··· DATA ···

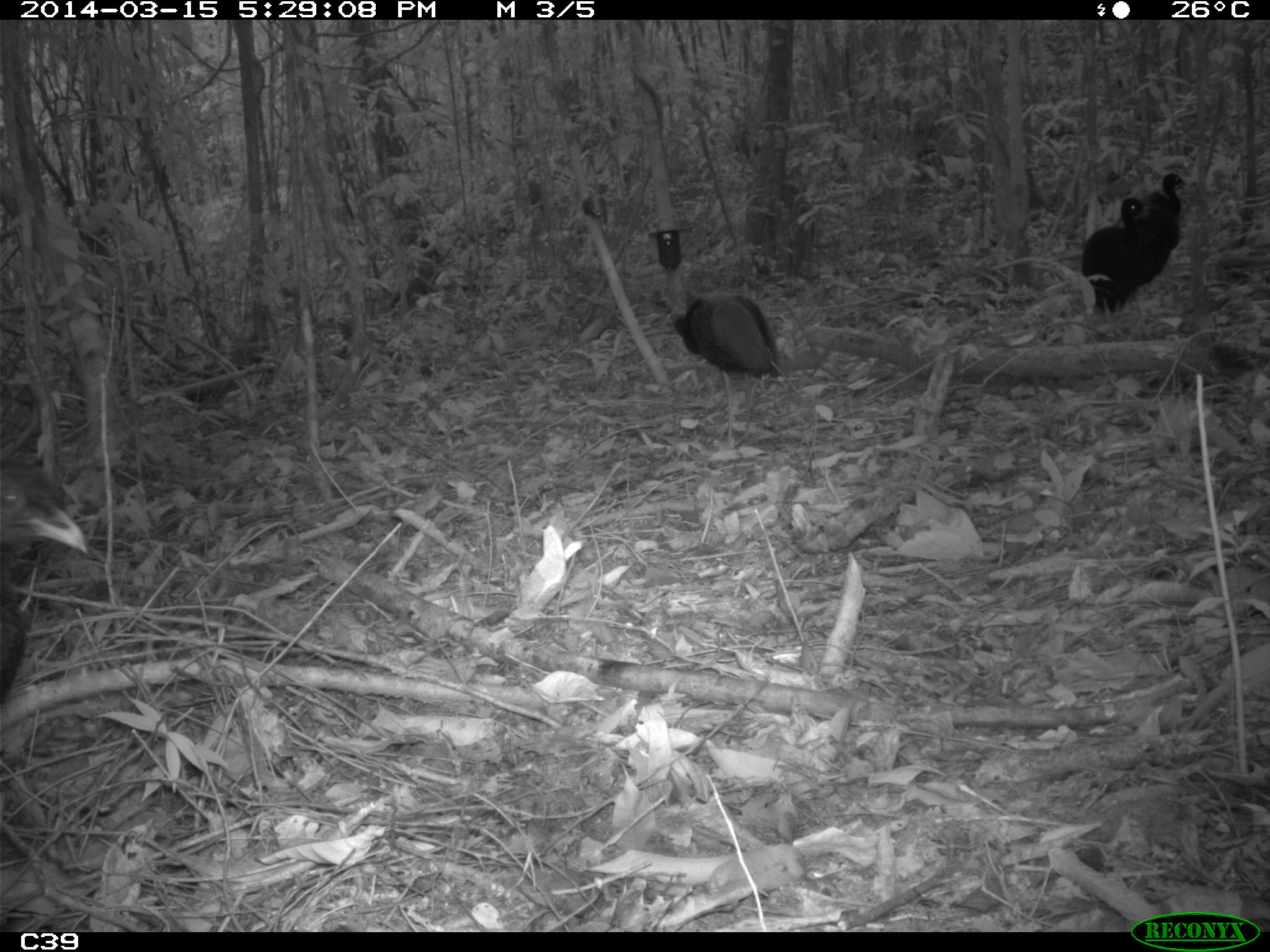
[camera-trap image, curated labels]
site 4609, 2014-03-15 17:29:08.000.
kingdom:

···
··· DATA ···

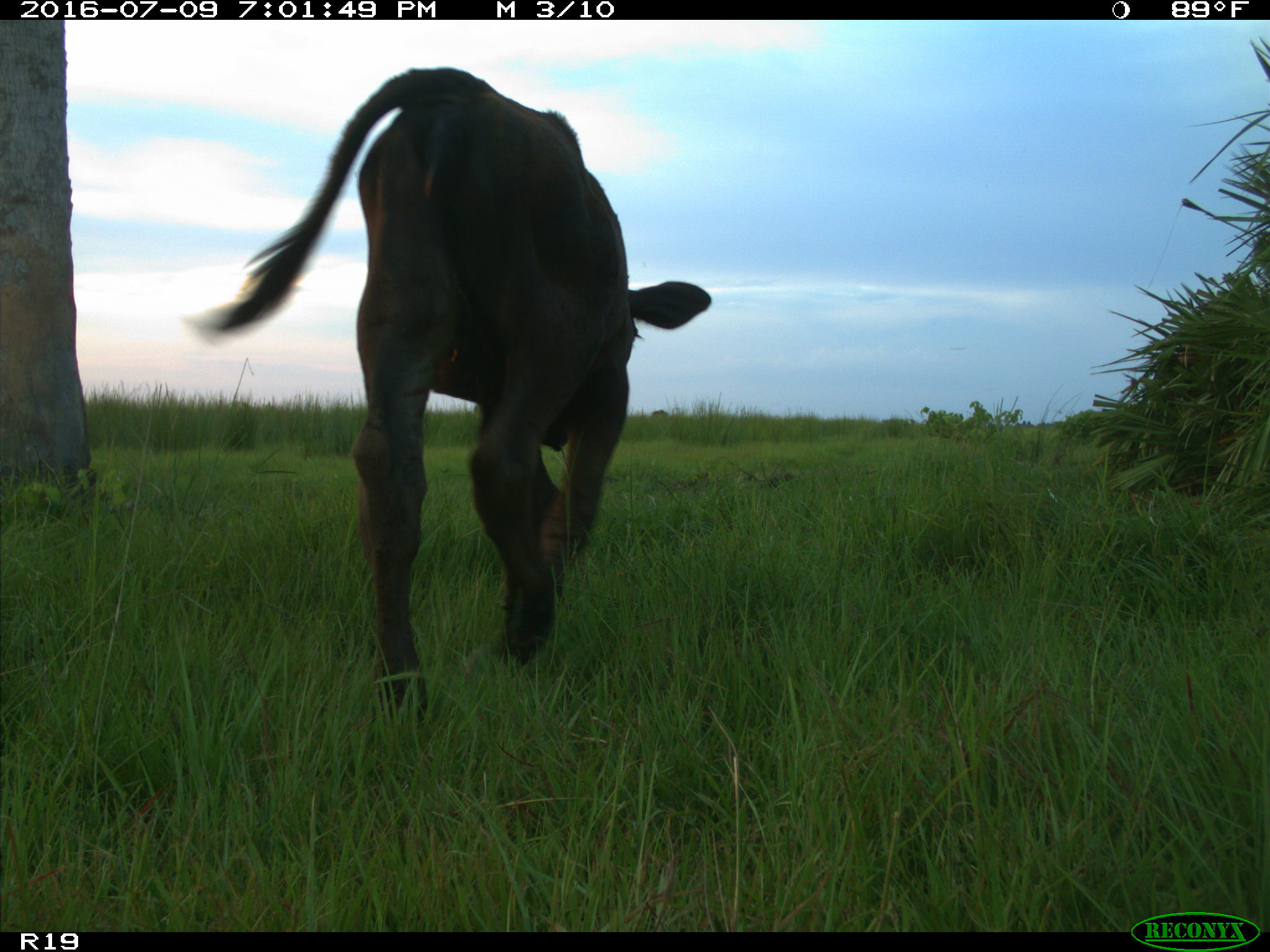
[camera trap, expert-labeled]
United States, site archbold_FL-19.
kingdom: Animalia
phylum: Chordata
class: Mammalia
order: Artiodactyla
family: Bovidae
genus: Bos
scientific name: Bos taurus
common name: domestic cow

···

> **TO DO**
Within the material above, the line with "United States, site archbold_FL-19." opens the range and the line with "common name: domestic cow" closes it; reproduce that range word for word.

> **WRITTEN ANSWER**
United States, site archbold_FL-19.
kingdom: Animalia
phylum: Chordata
class: Mammalia
order: Artiodactyla
family: Bovidae
genus: Bos
scientific name: Bos taurus
common name: domestic cow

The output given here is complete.